Print the records below exactly as they appear.

--- RECORDS Enclosed Below ---

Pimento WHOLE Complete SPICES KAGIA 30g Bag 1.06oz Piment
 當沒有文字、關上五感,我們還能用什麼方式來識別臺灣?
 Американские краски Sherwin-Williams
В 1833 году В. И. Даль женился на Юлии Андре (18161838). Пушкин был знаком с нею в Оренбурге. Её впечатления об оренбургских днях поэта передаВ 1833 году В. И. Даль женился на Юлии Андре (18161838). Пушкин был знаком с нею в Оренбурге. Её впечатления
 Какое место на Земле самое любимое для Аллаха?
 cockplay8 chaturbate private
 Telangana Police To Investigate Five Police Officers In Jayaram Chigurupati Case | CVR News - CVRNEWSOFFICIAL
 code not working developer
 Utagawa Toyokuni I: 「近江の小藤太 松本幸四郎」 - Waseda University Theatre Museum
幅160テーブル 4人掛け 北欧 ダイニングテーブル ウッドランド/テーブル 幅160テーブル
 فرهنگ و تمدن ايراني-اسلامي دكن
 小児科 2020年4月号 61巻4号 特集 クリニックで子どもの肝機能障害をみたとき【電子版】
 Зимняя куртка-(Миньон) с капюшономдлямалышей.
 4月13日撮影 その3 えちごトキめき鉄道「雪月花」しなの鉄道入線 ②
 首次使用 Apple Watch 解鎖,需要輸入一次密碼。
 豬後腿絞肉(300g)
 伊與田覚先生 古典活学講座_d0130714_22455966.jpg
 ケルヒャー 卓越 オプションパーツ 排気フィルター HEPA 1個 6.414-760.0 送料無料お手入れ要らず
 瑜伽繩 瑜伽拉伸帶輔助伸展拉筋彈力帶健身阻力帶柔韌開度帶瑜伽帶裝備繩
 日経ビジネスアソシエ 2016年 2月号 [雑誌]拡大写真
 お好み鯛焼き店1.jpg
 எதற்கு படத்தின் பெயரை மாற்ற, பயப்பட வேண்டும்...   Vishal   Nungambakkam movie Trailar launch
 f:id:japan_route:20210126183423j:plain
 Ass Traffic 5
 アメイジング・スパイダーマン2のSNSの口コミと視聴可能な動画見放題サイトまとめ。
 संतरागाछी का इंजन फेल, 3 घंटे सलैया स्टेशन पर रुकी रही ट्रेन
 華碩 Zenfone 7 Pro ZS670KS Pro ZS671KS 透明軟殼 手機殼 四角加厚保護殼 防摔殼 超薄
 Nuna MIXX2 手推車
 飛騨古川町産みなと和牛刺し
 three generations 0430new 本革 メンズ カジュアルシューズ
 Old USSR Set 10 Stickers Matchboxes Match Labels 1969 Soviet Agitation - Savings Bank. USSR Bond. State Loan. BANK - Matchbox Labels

--- End of Enclosed RECORDS ---

▸ RESULT FOR THIS TASK
Pimento WHOLE Complete SPICES KAGIA 30g Bag 1.06oz Piment
 當沒有文字、關上五感,我們還能用什麼方式來識別臺灣?
 Американские краски Sherwin-Williams
В 1833 году В. И. Даль женился на Юлии Андре (18161838). Пушкин был знаком с нею в Оренбурге. Её впечатления об оренбургских днях поэта передаВ 1833 году В. И. Даль женился на Юлии Андре (18161838). Пушкин был знаком с нею в Оренбурге. Её впечатления
 Какое место на Земле самое любимое для Аллаха?
 cockplay8 chaturbate private
 Telangana Police To Investigate Five Police Officers In Jayaram Chigurupati Case | CVR News - CVRNEWSOFFICIAL
 code not working developer
 Utagawa Toyokuni I: 「近江の小藤太 松本幸四郎」 - Waseda University Theatre Museum
幅160テーブル 4人掛け 北欧 ダイニングテーブル ウッドランド/テーブル 幅160テーブル
 فرهنگ و تمدن ايراني-اسلامي دكن
 小児科 2020年4月号 61巻4号 特集 クリニックで子どもの肝機能障害をみたとき【電子版】
 Зимняя куртка-(Миньон) с капюшономдлямалышей.
 4月13日撮影 その3 えちごトキめき鉄道「雪月花」しなの鉄道入線 ②
 首次使用 Apple Watch 解鎖,需要輸入一次密碼。
 豬後腿絞肉(300g)
 伊與田覚先生 古典活学講座_d0130714_22455966.jpg
 ケルヒャー 卓越 オプションパーツ 排気フィルター HEPA 1個 6.414-760.0 送料無料お手入れ要らず
 瑜伽繩 瑜伽拉伸帶輔助伸展拉筋彈力帶健身阻力帶柔韌開度帶瑜伽帶裝備繩
 日経ビジネスアソシエ 2016年 2月号 [雑誌]拡大写真
 お好み鯛焼き店1.jpg
 எதற்கு படத்தின் பெயரை மாற்ற, பயப்பட வேண்டும்...   Vishal   Nungambakkam movie Trailar launch
 f:id:japan_route:20210126183423j:plain
 Ass Traffic 5
 アメイジング・スパイダーマン2のSNSの口コミと視聴可能な動画見放題サイトまとめ。
 संतरागाछी का इंजन फेल, 3 घंटे सलैया स्टेशन पर रुकी रही ट्रेन
 華碩 Zenfone 7 Pro ZS670KS Pro ZS671KS 透明軟殼 手機殼 四角加厚保護殼 防摔殼 超薄
 Nuna MIXX2 手推車
 飛騨古川町産みなと和牛刺し
 three generations 0430new 本革 メンズ カジュアルシューズ
 Old USSR Set 10 Stickers Matchboxes Match Labels 1969 Soviet Agitation - Savings Bank. USSR Bond. State Loan. BANK - Matchbox Labels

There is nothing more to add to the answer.